In addition, using Nigella sativa as add-on therapy in COVID-19 might be attributed to cyclooxygenase and lipooxygenase pathways inhibition, which in turn contribute to worsening of respiratory distress.

In a clinical study conducted on patients infected with COVID-19, a better clinical outcome and earlier viral clearance were reported in those who received a combination of Nigella sativa and honey attacking multiple sites of SARS-CoV-2 (Ashraf et al., 2020). In addition, it was reported that there was a prophylactic potential of Nigella sativa when combined with honey against COVID-19 (Ashraf et al., 2021). In addition, Koshak et al. (2021) reported that Nigella sativa supplementation was correlated with faster symptom alleviation than the standard therapy in patients with mild COVID-19.

The role of Nigella sativa as add-on therapy in COVID-19 was strengthened by its anti-allergic, antioxidant, and anti-asthmatic effects in addition to its documented immunomodulatory activity, where it activates natural killer cells, interferon release, and dendritic cells and suppresses virus multiplication by its chemical constituents (Haddadi and Pour, 2022). Thymoquinone, which is the major constituent of Nigella sativa, demonstrated a promising anti-inflammatory, cytotoxic, antimicrobial, antiviral, antioxidant, immunostimulant, and anticoagulant effects (Abdallah et al., 2022); its anti-inflammatory effect is mediated through the suppression of prostaglandins and leukotriene release including COX-2, TNF-α, IL-6, and upregulation of the levels of IL-4 and IL-10, the anti-inflammatory cytokines (Khazdair et al., 2021).

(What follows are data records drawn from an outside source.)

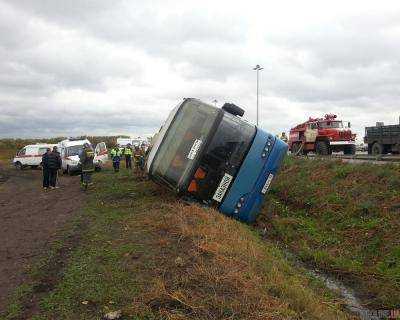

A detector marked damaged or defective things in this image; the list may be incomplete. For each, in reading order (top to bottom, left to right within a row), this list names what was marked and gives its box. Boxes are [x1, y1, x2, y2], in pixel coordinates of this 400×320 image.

overturned bus [147, 97, 288, 222]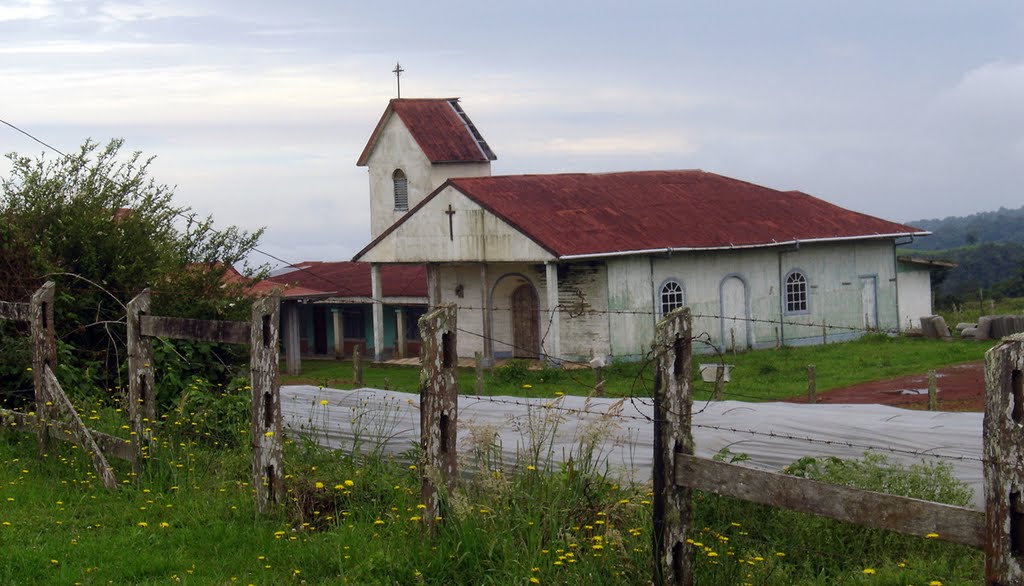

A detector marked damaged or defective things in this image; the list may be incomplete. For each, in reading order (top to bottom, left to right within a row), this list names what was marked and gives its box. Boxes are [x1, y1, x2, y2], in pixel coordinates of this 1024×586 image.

rusty metal roof [356, 98, 496, 165]
rusty metal roof [444, 170, 924, 258]
rusty metal roof [266, 262, 426, 298]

It is well-known that Nigella sativa is a source of zinc (Muhammad, 2021), which has shown activity against SARS-CoV-2 (Jalal et al., 2021), indicating that Nigella sativa and its various compositions have all the attributes to be used as a promising add-on therapy for the management of COVID-19 among high-risk individuals as well as to treat mild cases of COVID-19.

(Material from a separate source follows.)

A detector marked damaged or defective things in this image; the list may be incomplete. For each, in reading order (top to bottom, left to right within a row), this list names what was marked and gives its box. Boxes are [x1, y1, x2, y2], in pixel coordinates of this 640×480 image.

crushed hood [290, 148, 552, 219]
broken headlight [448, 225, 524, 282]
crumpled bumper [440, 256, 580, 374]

The current study showed that the effect of vitamin D3 supplementation seems to be additive when combined with Nigella sativa and modifies the course of the disease for viral clearance without improvement of patients’ symptoms; these findings were in agreement with those of Rastogi et al. who reported that a greater proportion of vitamin D3-deficient individuals with SARS-CoV-2 infection turned SARS-CoV-2 negative with a significant decrease in fibrinogen on a high dose of vitamin D3 supplementation (Rastogi et al., 2022).

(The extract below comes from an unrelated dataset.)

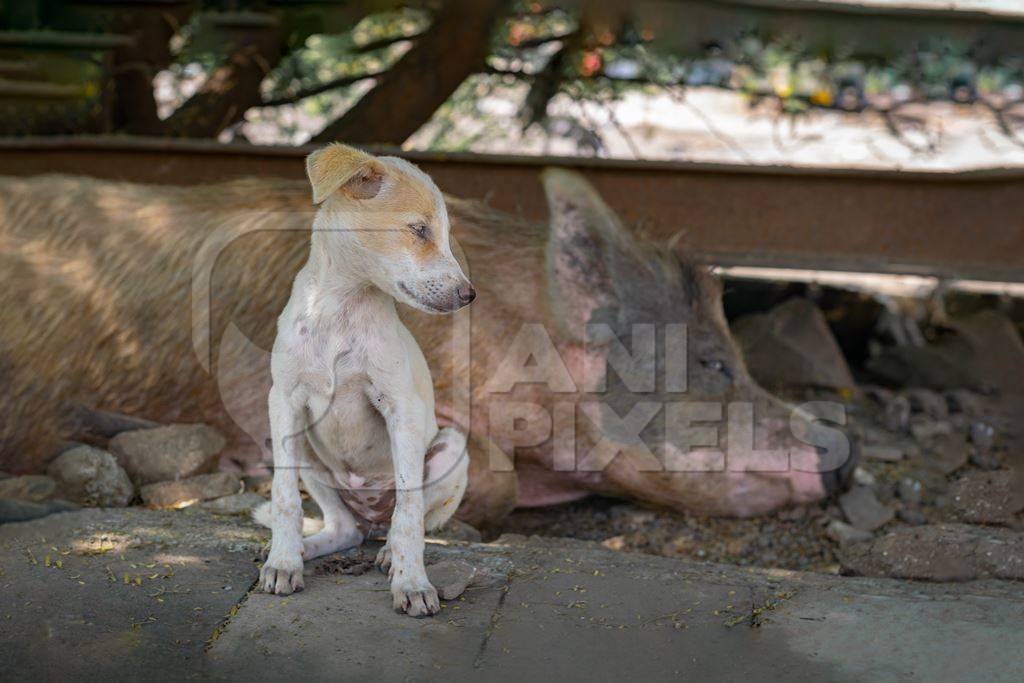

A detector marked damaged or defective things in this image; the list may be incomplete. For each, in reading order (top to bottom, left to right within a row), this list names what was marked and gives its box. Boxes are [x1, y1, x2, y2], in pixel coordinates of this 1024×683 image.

rusty metal beam [0, 136, 1019, 282]
cracked concrete slab [2, 511, 1024, 683]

The increased production of Th1 pro-inflammatory cytokines resulting from the cytokine storm is one of the mechanisms through which SARS-CoV-2 damages lung tissue, leading to the development of acute respiratory failure (Lai et al., 2020). It is worth mentioning that vitamin D3 modulates both innate and adaptive immunity and reduces the cytokine storm by reducing concentrations of pro-inflammatory cytokines: IL-6, IL-8, IL-12, interferon-gamma (IFN-g), tumor necrosis factor alpha (TNFa), and IL-17 and by increasing the concentrations of the anti-inflammatory cytokines, IL-10, and Th2 cytokines, IL-4 and IL-5 (Gorman et al., 2012; Greiller and Martineau, 2015). Moreover, it was reported that vitamin D3 affects Th cell polarization by inhibiting Th1 (IFN-gamma release) and promoting Th2 cell development with production of their specific anti-inflammatory cytokines (Boonstra et al., 2001).

Concerning the role of vitamin D3, it was reported that SARS-CoV-2 infections lead to downregulation of ACE2 causing toxic accumulation of angiotensin II, which in turn contributed to acute respiratory failure. On the other hand, vitamin D3 was found to attenuate the effects of these interactions between SARS-CoV-2 and the renin–angiotensin–aldosterone system (RAAS) (Giménez et al., 2020), where it acts as a negative endocrine regulator which protects against acute lung injury and acute respiratory failure (Malek Mahdavi, 2020).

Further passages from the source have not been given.